= Nathan Heinze =

American house music producer

Nathan Heinze is an American house music and synthpop record producer from Miami, Florida, United States. His music is similar to that of the Pet Shop Boys and New Order.

==Career==
In the late 1990s and early 2000s, Heinze produced several eurodance and tribal tracks, but later work showed an electro and progressive house influence. His song "At the Disco" charted at No. 6 on InternetDJ.com. After the success of "At the Disco", he began collaborating with Miami DJ VButterfly.
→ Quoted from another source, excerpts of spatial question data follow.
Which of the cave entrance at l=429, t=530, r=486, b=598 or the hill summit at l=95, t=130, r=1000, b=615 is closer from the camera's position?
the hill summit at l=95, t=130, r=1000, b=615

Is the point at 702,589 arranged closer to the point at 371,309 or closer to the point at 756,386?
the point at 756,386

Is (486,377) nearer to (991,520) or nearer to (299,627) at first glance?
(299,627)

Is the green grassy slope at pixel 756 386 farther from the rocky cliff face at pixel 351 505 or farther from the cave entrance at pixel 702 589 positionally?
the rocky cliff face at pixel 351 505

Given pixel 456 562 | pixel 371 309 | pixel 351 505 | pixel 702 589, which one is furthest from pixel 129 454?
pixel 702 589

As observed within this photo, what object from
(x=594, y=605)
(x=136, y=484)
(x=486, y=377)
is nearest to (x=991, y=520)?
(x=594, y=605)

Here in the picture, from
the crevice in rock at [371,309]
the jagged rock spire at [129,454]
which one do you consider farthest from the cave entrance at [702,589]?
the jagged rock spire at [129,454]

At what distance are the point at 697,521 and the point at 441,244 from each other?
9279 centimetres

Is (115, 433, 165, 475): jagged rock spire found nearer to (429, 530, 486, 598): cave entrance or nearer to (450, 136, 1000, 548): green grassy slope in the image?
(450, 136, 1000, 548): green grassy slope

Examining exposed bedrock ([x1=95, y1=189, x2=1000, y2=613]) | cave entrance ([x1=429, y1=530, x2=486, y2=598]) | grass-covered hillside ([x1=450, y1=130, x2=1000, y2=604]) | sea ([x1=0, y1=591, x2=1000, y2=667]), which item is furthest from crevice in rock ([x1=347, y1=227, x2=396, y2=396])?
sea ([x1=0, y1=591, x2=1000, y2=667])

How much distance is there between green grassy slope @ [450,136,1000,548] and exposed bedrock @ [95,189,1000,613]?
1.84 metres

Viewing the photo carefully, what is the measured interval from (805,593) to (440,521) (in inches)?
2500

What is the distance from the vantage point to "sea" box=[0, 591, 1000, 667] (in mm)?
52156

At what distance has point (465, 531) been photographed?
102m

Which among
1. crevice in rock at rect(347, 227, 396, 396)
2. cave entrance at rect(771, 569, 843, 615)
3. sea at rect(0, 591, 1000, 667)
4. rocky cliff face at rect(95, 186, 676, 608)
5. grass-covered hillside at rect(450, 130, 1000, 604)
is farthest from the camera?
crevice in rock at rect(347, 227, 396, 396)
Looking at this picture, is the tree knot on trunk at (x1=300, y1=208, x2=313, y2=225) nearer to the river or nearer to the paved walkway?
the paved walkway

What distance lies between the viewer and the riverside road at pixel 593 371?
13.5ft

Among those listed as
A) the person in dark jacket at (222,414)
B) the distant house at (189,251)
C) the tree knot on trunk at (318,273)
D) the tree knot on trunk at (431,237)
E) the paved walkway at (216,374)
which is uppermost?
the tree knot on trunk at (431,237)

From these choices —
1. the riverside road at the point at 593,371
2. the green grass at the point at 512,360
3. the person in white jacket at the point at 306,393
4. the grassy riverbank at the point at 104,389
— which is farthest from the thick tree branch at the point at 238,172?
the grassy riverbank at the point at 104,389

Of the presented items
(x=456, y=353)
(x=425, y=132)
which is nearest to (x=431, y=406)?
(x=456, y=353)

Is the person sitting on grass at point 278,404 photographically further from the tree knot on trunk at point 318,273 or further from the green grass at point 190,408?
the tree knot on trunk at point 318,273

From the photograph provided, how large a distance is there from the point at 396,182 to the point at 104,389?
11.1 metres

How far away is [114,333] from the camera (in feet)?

The most notable tracks the two released were a dance cover of "Lovesong" by The Cure, and "Stupid Prick", a minor hit released by Decibel Records NYC. Heinze also worked with singer Vanessa Valentin (known primarily for her work in commercials for Pantene and Honda) on two tracks, "Maldita Condena" and "I'm Leavin".

In 2007, he wrote and produced two tracks for the European charity album Philanthropy, and also remixed two other songs from the album ("Fanatic Boy" by KooLTURE and "Rumor" by Ray Grant). In 2007, Heinze also remixed KooLTURE's hit "Stupid Superstar".

In 2008, he completed two remixes of the West End Girls' first single from their album Shoplifting. The track is entitled "What Have I Done to Deserve This?" and is a cover of the 1987 Pet Shop Boys hit. Heinze's remixes appear on the CD single (released by EMI), along with a radio mix and an instrumental mix. In November 2008, ISV Entertainment released Heinze's version of "It Doesn't Often Snow at Christmas" sung by West End Girls and found on the Super Dance Christmas Party release.